## INSTRUCTIONS TO FOLLOW
Verbatim copy, pictures excluded: every line from the one with "Factionalism in Chinese Communist Politics" through the final line of the data below, and no other line.

## RECORDS SUPPLIED
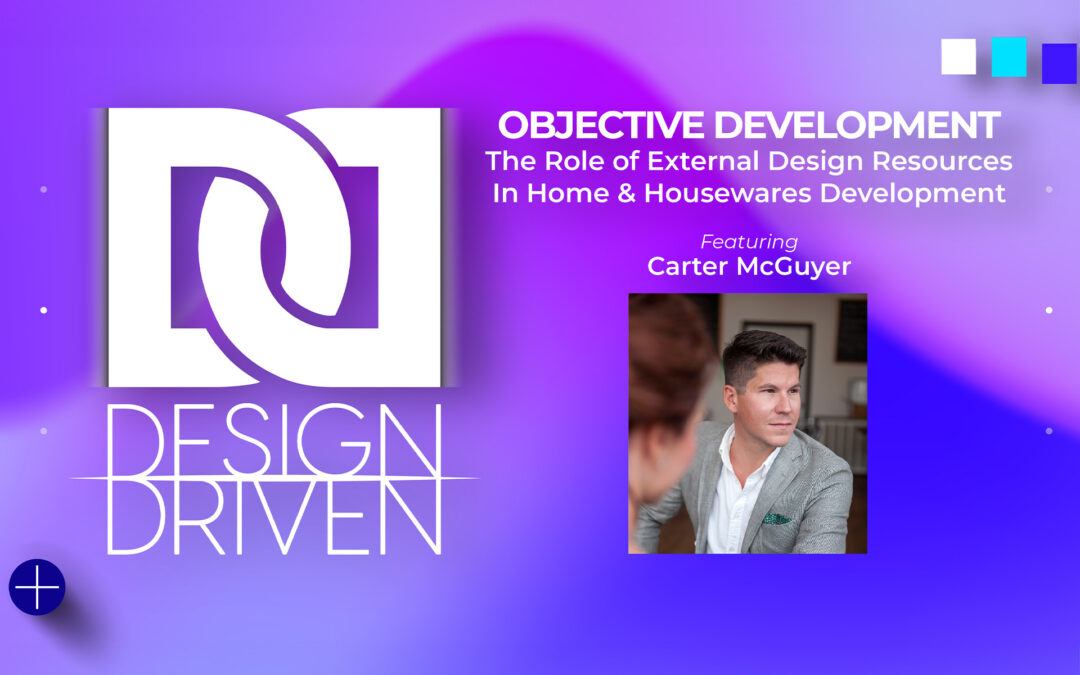 Design Driven | Objective Development: The Role of External Design Resources in Home & Housewares Development
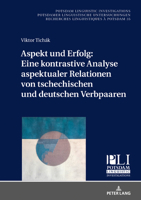 Aspekt und Erfolg: Eine kontrastive Analyse aspektualer Relationen von tschechischen und deutschen Verbpaaren (Potsdam Linguistic Investigations, 35) 3631857888 Book Cover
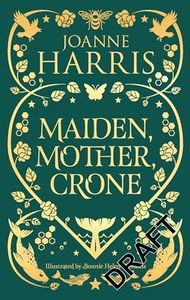 Maiden, Mother, Crone: A Collection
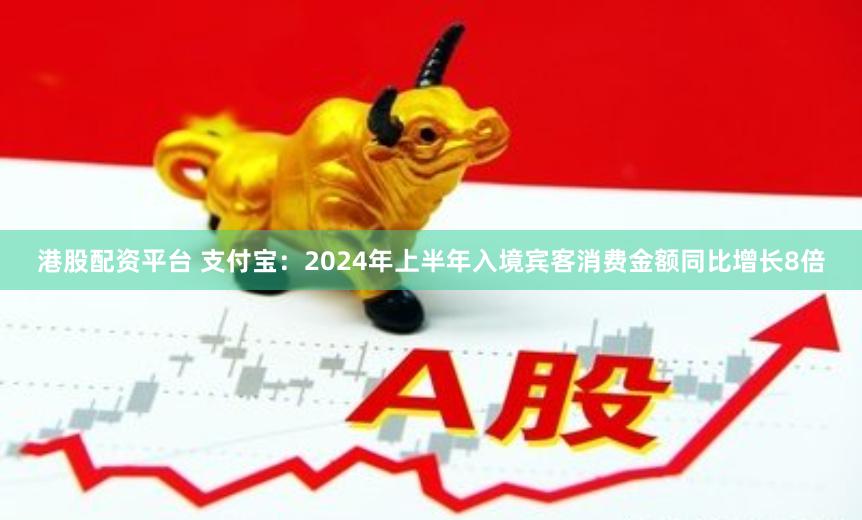 港股配资平台 支付宝：2024年上半年入境宾客消费金额同比增长8倍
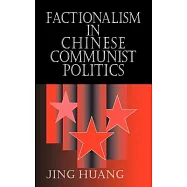 Factionalism in Chinese Communist Politics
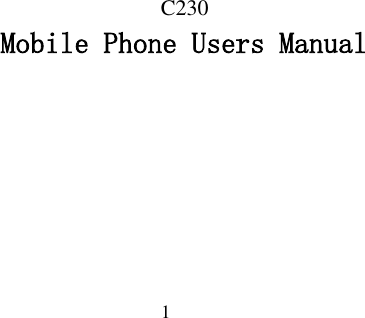  1       C230 Mobile Phone Users Manual 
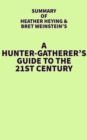Image for Summary of Heather Heying and Bret Weinstein&#39;s A Hunter-Gatherer&#39;s Guide to the 21st Century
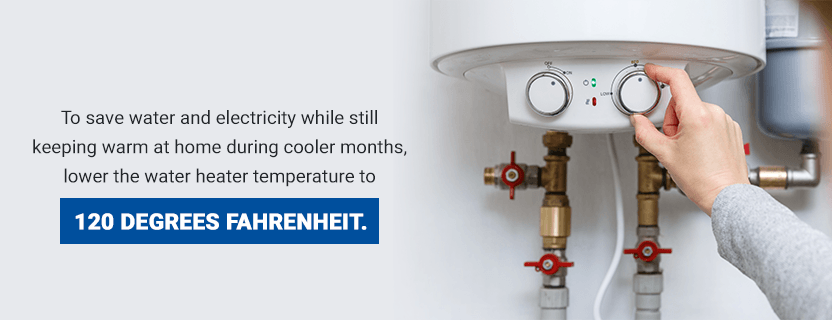 Regulate the Water Heater - To save water and electricity while still keeping warm at home during cooler months, lower the water heater temperature to 120 degrees Fahrenheit. 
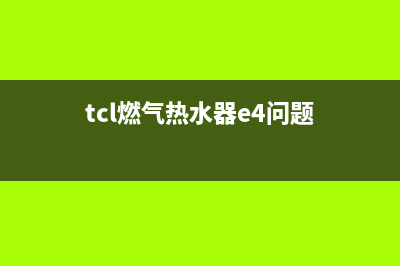 TCL燃气热水器e4故障代码(tcl燃气热水器e4问题)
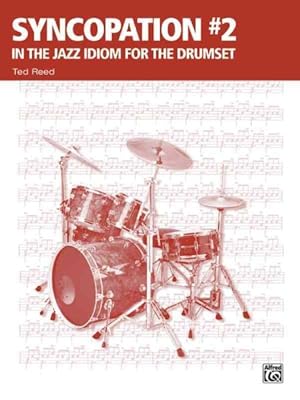 Image du vendeur pour Syncopation No 2 in the Jazz Idiom for the Drumset mis en vente par GreatBookPrices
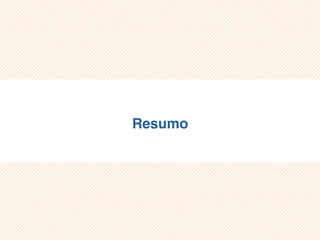 Resumo
 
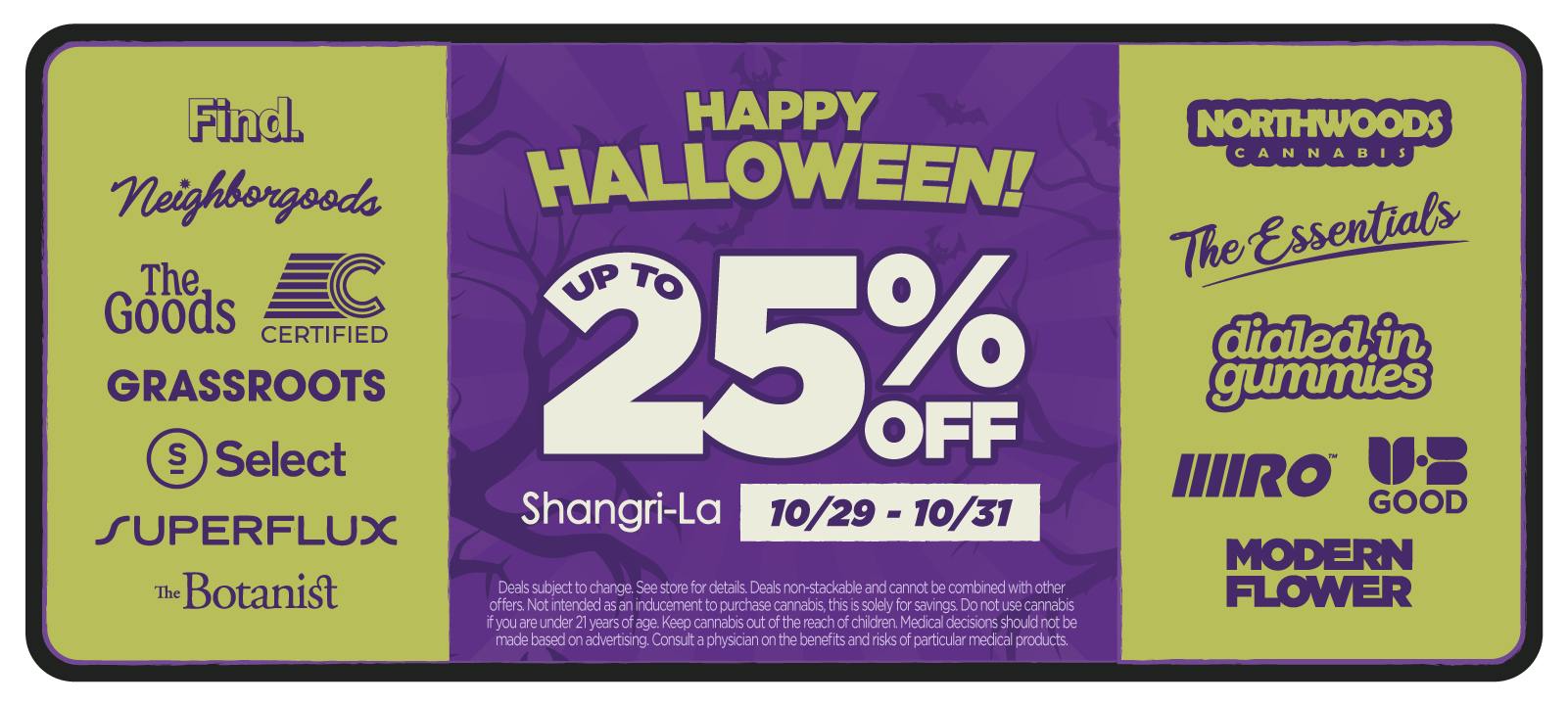 Shangri-La Cannabis Halloween sale in Ohio offers up to 25% off select cannabis brands October 29–31, including Neighborhoods, The Goods, Find, Certified, Grassroots, Select, The Botanist, Superflux, R.O., Modern Flower, The Essentials, Northwoods Cannabis, Dialed In Gummies, and UB Good.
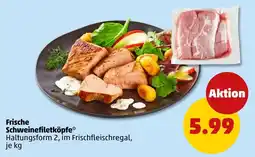 PENNY Frische Schweinefiletköpfe* Angebot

## ANSWER BOX
 Factionalism in Chinese Communist Politics
  1       C230 Mobile Phone Users Manual 
Image for Summary of Heather Heying and Bret Weinstein&#39;s A Hunter-Gatherer&#39;s Guide to the 21st Century
 Regulate the Water Heater - To save water and electricity while still keeping warm at home during cooler months, lower the water heater temperature to 120 degrees Fahrenheit. 
 TCL燃气热水器e4故障代码(tcl燃气热水器e4问题)
 Image du vendeur pour Syncopation No 2 in the Jazz Idiom for the Drumset mis en vente par GreatBookPrices
 Resumo
 
 Shangri-La Cannabis Halloween sale in Ohio offers up to 25% off select cannabis brands October 29–31, including Neighborhoods, The Goods, Find, Certified, Grassroots, Select, The Botanist, Superflux, R.O., Modern Flower, The Essentials, Northwoods Cannabis, Dialed In Gummies, and UB Good.
 PENNY Frische Schweinefiletköpfe* Angebot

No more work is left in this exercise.